Hockey: Being the last line of defence not for the faint hearted

By David Leggat

Keeper Hamish McGregor likes player rotation. Photo / Brett Phibbs
Keeper Hamish McGregor likes player rotation. Photo / Brett Phibbs

Who'd be a soccer goalkeeper? One booboo and you're up for a hiding, plus the physical bangs that go with the role.

What about the same role in hockey? Sure there's padding on a Michelin Man scale, but even so ...

"I don't know if it was the appeal or stupidity," New Zealand goalkeeper Hamish McGregor mused on why he took the job on at high school.

"I thought it was quite cool, something different, a bit of a challenge I suppose."

And so Christchurch-born, Hobart-educated and raised McGregor is off to Europe tomorrow with the men's national team for their World League 3, or semifinal, tournament in Rotterdam this month.

McGregor and Auckland's Devon Manchester share the last line of defence for New Zealand.

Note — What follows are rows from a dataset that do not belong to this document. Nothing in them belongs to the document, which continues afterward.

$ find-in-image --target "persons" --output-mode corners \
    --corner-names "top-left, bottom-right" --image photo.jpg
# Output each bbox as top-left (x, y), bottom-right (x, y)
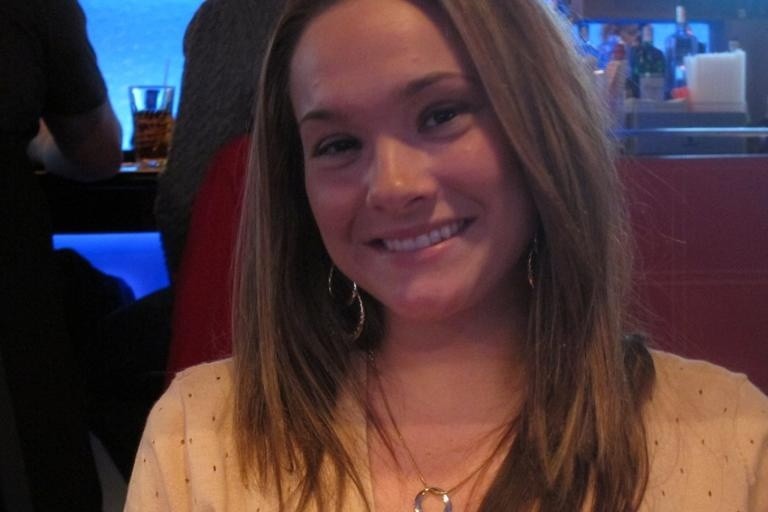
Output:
top-left (121, 0), bottom-right (768, 512)
top-left (81, 0), bottom-right (286, 485)
top-left (0, 0), bottom-right (123, 507)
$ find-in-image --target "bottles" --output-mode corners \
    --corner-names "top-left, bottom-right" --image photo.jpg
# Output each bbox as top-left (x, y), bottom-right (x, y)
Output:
top-left (577, 7), bottom-right (703, 104)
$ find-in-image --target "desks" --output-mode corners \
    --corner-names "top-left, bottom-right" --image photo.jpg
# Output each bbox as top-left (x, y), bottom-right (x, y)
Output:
top-left (3, 144), bottom-right (172, 260)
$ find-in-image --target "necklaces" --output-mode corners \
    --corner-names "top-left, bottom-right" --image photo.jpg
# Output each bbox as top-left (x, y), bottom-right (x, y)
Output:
top-left (368, 345), bottom-right (527, 512)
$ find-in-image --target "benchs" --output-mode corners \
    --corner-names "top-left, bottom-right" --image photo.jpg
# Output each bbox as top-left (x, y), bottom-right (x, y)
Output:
top-left (166, 120), bottom-right (764, 398)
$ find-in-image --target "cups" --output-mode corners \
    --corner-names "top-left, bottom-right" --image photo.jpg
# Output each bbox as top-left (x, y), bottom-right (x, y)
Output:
top-left (126, 85), bottom-right (178, 171)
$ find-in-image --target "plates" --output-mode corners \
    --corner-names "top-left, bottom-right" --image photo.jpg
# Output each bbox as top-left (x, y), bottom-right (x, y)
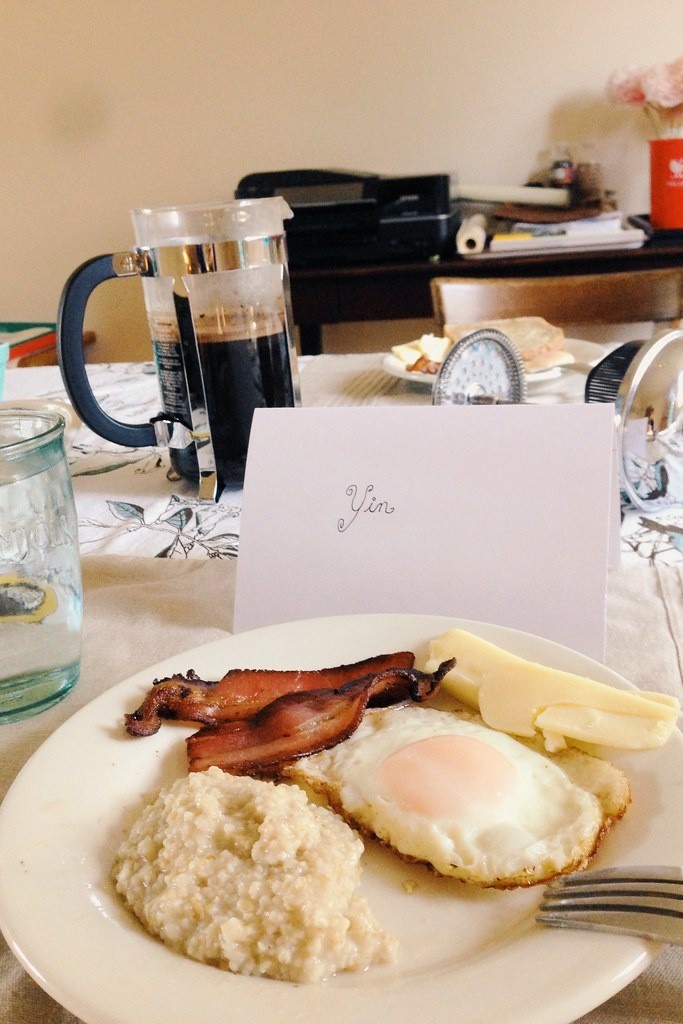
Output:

In McGregor's case, his father played hockey. He headed down the soccer route originally but once at high school "they were looking for a hockey goalkeeper, I thought it could be fun, so I whacked the pads on and apparently I was quite good at it".

Even with all the protective padding, McGregor admitted the idea of copping a bad blow occasionally flickers across the mind.

He's been lucky, no bad injuries, but plenty of bruises.

"That's part of goalkeeping. I had a stick broken across my knee. I thought I'd broken it."

When attackers are pinging the ball at upwards of 115km/h from close range the dangers are obvious. So is there an optimum build for a goalkeeper in that small net area? The net is significantly smaller than for soccer, so plenty of bulk perhaps?

"It's a hard one. I'm about 1.87m, and up towards 100kg. The Dutch guy, who people rate the best in the world, is about 1.93m. Devon is slightly smaller, shorter but a lot more agile. With size comes a lack of agility, but it also brings a bigger reach.

"It's about a balance of height and weight versus agility and speed."

Having whip sharp reactions is also crucial.

So who has the edge in a penalty shot situation? In soccer, the penalty taker is expected to score. Ditto in hockey, reckons McGregor, although he likes the keeper's odds better in the new penalty shootout format used to decide knockout games at big tournaments.

The attacker has eight seconds to run, dribble and net the ball.

"One-on-one with the keeper I'd say it's a lot more even. You can vary it, move around, do different things to make it more even.

"Trying not to get eliminated is the key to those situations. Once you put your body on the ground it's very difficult to get back up.

"The key is to stay on your feet and make the attacker try and do something like take the shot quickly, or rush them to do something they don't want to do."

Shootouts are relatively rare, although the New Zealand women's team had one in their Olympic semifinal against the Netherlands in London last year. Locked 2-2, the Dutch won the shootout 3-1.

McGregor or Manchester could face one in Rotterdam and they'll be ready.

The pair have played 14 and 12 internationals respectively _ McGregor, at 25 is two years older _ and are still dicing for top billing. Auckland-based McGregor, studying for his Inshore Launch Masters ticket and most at home on the water, is happy as long as the team benefits. "Personally it's more about the team. It's quite good to have that slight rotation thing.

"It keeps you honest, and makes you strike to want to keep playing, pushing each other, nipping at the heels."

What's happening

• The New Zealand women's squad leaves for the World League 3 tournament in Rotterdam today, with the men flying out tomorrow.

• The women have three warm-up internationals against England next week; the men have two against Spain, most likely in Madrid.

• The top three in each eight-team tournament qualify for the finals _ for the women that's Tucuman, Argentina, in December; for the men it's Delhi in January.